SACRAMENTO, Calif._Three months ago, Democratic legislators unveiled a bold "debt-free college" plan that sought to eliminate the need for nearly 400,000 students to take out loans to finance their University of California and California State degrees.
Now, they're poised to approve a budget that includes more modest efforts to chip away at the spiraling costs of attending college.
"We didn't get into this problem overnight and we're not going to get out of it overnight either," said Democratic Assemblyman Kevin McCarty, who helped lead the proposal. "This is a long-term conversation ... that I think the Assembly and frankly the Legislature is totally committed to."
Assembly Democrats had proposed new scholarships_which would supplement existing aid programs_that would offset the cost of room and board, textbooks and other living expenses that tend to be bigger drivers of college costs than tuition. The fully implemented plan would cost $1.6 billion per year; legislators had suggested phasing in the program over five years, with an initial cost of $320 million.

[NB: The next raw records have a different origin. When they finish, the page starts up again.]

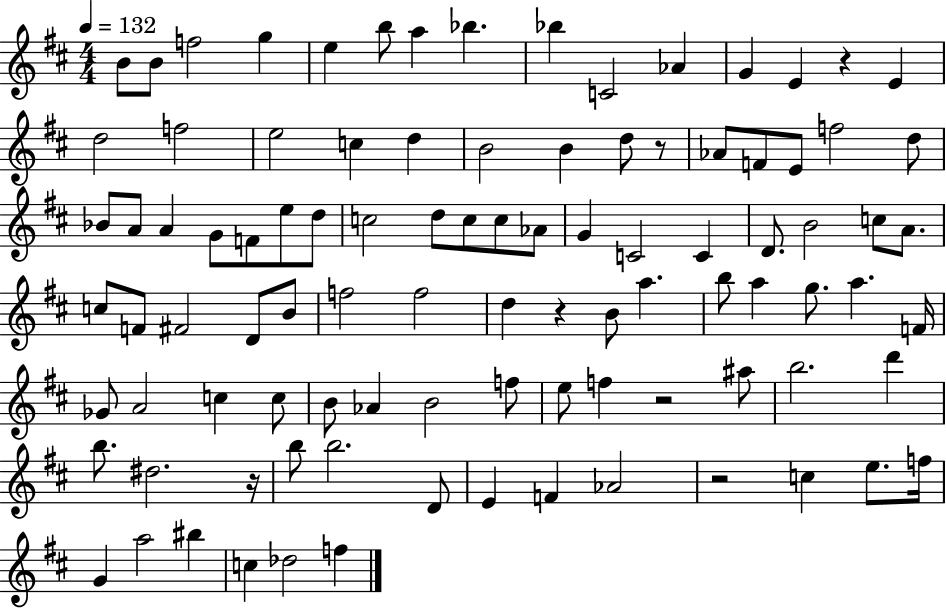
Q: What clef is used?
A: treble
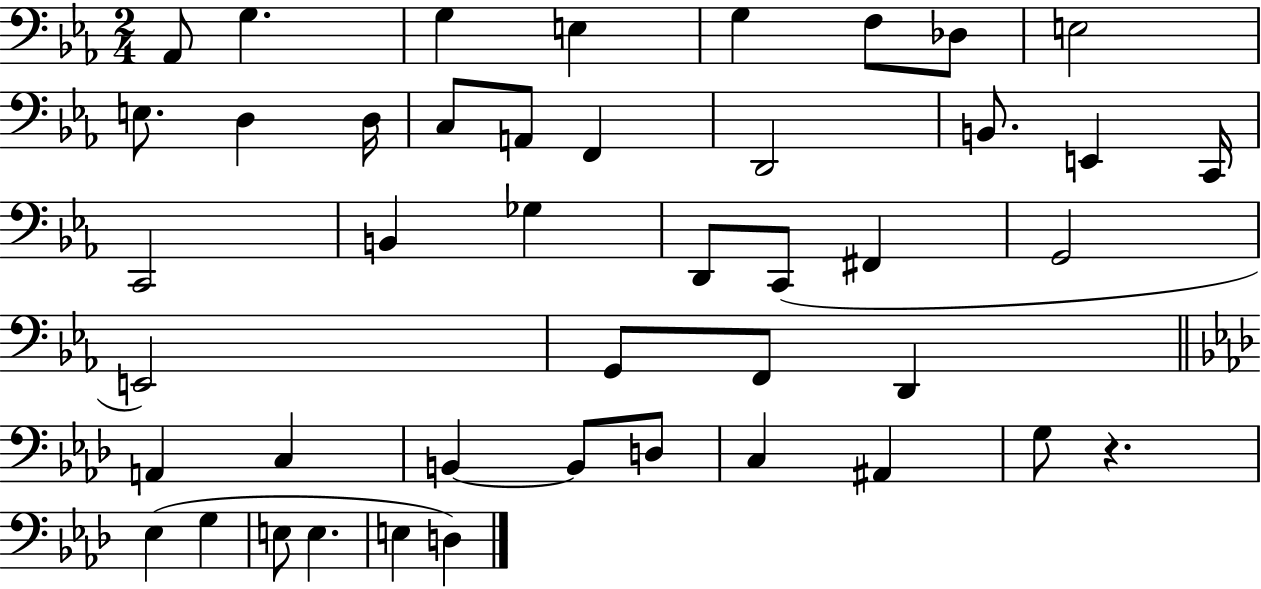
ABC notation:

X:1
T:Untitled
M:2/4
L:1/4
K:Eb
_A,,/2 G, G, E, G, F,/2 _D,/2 E,2 E,/2 D, D,/4 C,/2 A,,/2 F,, D,,2 B,,/2 E,, C,,/4 C,,2 B,, _G, D,,/2 C,,/2 ^F,, G,,2 E,,2 G,,/2 F,,/2 D,, A,, C, B,, B,,/2 D,/2 C, ^A,, G,/2 z _E, G, E,/2 E, E, D,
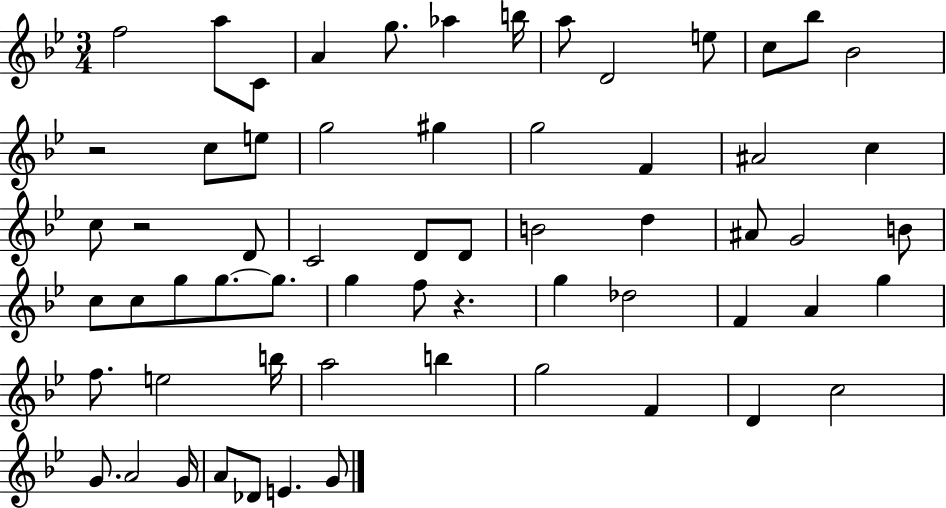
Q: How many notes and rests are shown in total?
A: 62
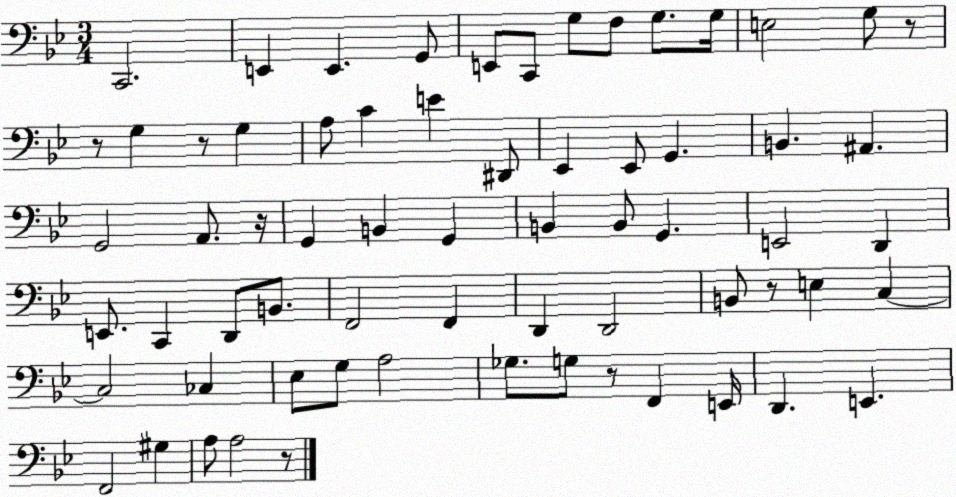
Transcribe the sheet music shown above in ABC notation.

X:1
T:Untitled
M:3/4
L:1/4
K:Bb
C,,2 E,, E,, G,,/2 E,,/2 C,,/2 G,/2 F,/2 G,/2 G,/4 E,2 G,/2 z/2 z/2 G, z/2 G, A,/2 C E ^D,,/2 _E,, _E,,/2 G,, B,, ^A,, G,,2 A,,/2 z/4 G,, B,, G,, B,, B,,/2 G,, E,,2 D,, E,,/2 C,, D,,/2 B,,/2 F,,2 F,, D,, D,,2 B,,/2 z/2 E, C, C,2 _C, _E,/2 G,/2 A,2 _G,/2 G,/2 z/2 F,, E,,/4 D,, E,, F,,2 ^G, A,/2 A,2 z/2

The budget doesn't put any money toward such grants. Instead, it directs the California Student Aid Commission to consider how to consolidate existing scholarships in ways that would lower students' overall college costs, including non-tuition expenses such as housing and transportation.
There are other nods toward the college affordability issue in the budget. The plan maintains the Middle Class Scholarship_which Gov. Jerry Brown had proposed axing_and allocates $50 million in grants for community college students to cover living expenses. It also puts $3 million toward a state-sponsored college savings account, in which the state will match up to $200 for low-income families who open such accounts for their young children.
Left out of the budget was a proposal to make the first year of community college tuition-free for all full-time students. Democratic Assemblyman Miguel Santiago, who has championed the idea, said he'll continue to pursue it through his bill, AB 19. The measure currently doesn't have any funding attached to it but he said he's seeking ways to repurpose existing community college money.
Santiago called the budget "a step in the right direction" for tackling the high cost of college.
"This is going to become a conversation that is important every single year as we go through the budget process, and that hasn't happened in the past," he said.